---- TRECHO DO DOCUMENTO

O governador do Rio de Janeiro, Cláudio Castro (PL-RJ), classificou como um “sucesso” a megaoperação policial realizada nos complexos da Penha e do Alemão, na Zona Norte da capital, considerada a mais letal da história do estado.
Segundo o governador, a ação foi conduzida com base em informações de inteligência e teve como objetivo enfraquecer o poder de facções criminosas, especialmente o Comando Vermelho.
Até a manhã desta quarta-feira (29), 72 corpos haviam sido retirados da região, mas o governo confirmou oficialmente 58 mortes. Entre as vítimas, 4 eram policiais, dois civis e dois militares e 54 seriam criminosos, de acordo com informações das forças de segurança.
“Temos muita tranquilidade de defendermos tudo que fizemos ontem. Queria me solidarizar com a família dos quatro guerreiros que deram a vida para salvar a população. De vítima ontem, só tivemos esses policiais”, afirmou o governador.

--------
---- EXTRATO DOS DADOS

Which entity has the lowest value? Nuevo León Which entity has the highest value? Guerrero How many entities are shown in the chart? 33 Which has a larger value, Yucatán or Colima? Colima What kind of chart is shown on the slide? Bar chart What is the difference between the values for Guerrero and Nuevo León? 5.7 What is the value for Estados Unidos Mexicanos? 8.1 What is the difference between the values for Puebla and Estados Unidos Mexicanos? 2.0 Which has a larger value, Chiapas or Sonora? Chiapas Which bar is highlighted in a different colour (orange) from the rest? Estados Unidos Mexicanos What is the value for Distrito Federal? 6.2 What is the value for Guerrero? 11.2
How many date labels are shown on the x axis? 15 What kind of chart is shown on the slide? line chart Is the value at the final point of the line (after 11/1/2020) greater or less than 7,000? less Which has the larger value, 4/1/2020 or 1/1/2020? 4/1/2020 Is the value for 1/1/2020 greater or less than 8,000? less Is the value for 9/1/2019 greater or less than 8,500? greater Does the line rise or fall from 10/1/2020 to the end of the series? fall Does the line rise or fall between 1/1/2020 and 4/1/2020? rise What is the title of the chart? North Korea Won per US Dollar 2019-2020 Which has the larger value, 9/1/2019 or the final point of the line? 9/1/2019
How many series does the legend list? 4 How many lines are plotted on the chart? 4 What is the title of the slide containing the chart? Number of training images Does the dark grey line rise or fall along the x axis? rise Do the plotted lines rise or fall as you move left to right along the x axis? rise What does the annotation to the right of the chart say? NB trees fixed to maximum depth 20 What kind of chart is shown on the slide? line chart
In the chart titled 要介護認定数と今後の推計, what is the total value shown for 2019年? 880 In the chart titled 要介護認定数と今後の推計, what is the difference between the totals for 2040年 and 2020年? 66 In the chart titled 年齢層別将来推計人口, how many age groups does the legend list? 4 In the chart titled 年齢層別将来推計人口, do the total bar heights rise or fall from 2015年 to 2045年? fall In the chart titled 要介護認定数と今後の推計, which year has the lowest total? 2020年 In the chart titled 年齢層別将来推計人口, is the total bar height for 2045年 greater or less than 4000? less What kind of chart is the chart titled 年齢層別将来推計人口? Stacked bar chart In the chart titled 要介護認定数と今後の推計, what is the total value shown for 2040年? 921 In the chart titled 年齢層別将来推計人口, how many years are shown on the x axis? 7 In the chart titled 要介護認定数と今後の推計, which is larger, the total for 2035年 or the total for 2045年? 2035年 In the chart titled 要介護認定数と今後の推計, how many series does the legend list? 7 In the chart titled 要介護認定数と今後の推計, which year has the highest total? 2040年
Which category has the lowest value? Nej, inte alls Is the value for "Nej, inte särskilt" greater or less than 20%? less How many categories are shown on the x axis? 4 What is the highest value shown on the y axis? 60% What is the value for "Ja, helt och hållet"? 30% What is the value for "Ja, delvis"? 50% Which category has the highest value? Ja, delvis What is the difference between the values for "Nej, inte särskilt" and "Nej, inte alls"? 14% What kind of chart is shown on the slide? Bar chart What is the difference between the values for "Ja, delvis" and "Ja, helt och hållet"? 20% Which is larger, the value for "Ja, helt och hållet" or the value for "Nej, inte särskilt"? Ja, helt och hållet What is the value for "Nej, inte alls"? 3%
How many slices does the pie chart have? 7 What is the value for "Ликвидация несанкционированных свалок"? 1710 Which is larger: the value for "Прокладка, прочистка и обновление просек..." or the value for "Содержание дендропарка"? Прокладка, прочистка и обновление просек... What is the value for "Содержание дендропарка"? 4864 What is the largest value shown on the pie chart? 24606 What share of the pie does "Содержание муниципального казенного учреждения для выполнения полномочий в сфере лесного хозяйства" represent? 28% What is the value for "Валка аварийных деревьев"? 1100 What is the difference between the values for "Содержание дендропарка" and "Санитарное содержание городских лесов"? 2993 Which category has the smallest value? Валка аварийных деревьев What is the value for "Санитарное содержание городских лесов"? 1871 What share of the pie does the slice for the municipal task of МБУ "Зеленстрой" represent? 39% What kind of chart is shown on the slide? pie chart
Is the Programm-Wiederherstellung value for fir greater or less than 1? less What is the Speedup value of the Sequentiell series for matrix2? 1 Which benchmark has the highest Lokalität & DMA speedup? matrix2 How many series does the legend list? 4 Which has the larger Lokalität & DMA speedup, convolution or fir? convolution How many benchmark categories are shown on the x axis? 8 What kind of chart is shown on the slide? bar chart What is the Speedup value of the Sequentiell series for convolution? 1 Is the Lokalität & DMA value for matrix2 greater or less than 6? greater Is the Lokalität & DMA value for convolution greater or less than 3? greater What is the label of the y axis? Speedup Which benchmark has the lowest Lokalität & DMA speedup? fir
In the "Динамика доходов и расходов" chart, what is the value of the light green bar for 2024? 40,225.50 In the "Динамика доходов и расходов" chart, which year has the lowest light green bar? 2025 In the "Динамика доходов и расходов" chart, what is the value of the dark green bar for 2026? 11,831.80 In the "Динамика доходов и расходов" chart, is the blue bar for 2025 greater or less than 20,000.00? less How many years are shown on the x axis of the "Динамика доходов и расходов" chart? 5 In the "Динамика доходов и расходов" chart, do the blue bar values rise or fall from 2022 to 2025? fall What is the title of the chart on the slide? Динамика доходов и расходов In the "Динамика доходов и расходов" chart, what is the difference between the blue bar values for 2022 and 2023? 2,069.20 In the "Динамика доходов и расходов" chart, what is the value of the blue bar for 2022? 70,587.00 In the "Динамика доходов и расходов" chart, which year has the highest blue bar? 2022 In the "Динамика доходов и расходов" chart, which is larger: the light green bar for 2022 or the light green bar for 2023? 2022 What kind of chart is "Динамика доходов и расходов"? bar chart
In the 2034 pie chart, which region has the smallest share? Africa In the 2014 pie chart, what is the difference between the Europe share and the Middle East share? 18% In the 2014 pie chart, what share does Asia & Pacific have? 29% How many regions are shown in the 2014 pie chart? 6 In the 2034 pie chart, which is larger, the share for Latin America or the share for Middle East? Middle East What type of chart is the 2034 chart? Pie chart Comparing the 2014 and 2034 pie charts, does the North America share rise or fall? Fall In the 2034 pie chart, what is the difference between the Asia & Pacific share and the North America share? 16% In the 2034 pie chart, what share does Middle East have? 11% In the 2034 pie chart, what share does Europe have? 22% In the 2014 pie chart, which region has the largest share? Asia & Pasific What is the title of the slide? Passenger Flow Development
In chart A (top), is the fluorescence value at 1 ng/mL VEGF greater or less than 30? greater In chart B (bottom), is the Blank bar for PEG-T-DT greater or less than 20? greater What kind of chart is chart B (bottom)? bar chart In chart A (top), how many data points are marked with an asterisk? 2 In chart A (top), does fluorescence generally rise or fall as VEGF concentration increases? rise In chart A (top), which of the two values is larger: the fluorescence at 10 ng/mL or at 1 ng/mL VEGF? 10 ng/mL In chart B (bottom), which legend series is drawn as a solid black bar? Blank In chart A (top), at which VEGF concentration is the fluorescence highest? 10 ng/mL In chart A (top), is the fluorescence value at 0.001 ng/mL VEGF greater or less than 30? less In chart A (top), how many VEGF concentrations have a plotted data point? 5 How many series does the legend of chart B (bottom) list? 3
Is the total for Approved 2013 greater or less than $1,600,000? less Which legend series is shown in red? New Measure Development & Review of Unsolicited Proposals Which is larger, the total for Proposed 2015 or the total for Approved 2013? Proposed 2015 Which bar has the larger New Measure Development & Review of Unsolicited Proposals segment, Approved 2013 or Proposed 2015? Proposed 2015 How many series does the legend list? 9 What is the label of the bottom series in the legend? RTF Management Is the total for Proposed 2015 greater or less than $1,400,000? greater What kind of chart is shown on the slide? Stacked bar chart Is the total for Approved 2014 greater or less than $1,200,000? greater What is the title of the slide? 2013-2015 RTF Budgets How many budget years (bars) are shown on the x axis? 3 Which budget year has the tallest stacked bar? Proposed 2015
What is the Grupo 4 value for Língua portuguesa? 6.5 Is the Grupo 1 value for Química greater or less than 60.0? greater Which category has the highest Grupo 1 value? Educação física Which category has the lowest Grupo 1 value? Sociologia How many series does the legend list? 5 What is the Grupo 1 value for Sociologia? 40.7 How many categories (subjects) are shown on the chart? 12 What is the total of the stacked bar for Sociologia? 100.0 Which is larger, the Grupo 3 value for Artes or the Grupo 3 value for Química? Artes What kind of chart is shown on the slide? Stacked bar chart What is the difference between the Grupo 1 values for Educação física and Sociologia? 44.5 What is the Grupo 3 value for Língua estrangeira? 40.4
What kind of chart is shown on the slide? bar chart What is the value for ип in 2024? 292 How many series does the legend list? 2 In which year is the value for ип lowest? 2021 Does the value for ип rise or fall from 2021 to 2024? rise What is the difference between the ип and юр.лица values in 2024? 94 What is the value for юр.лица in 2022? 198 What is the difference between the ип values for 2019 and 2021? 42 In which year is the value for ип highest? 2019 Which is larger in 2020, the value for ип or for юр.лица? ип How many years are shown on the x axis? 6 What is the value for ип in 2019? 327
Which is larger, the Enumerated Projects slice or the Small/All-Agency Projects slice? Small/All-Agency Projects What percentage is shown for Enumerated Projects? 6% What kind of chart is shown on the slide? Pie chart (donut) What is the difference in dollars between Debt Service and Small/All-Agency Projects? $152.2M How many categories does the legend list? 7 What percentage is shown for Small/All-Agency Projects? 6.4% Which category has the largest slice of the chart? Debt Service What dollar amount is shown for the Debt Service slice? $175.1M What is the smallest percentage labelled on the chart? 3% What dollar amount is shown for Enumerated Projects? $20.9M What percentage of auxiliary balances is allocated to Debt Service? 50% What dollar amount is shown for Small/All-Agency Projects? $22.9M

--------

> [OBJETIVO DO EXERCÍCIO]:
De acordo com o trecho do documento, em quais complexos foi realizada a megaoperação policial?

> [SOLUÇÃO DO EXERCÍCIO]:
Nos complexos da Penha e do Alemão, na Zona Norte da capital.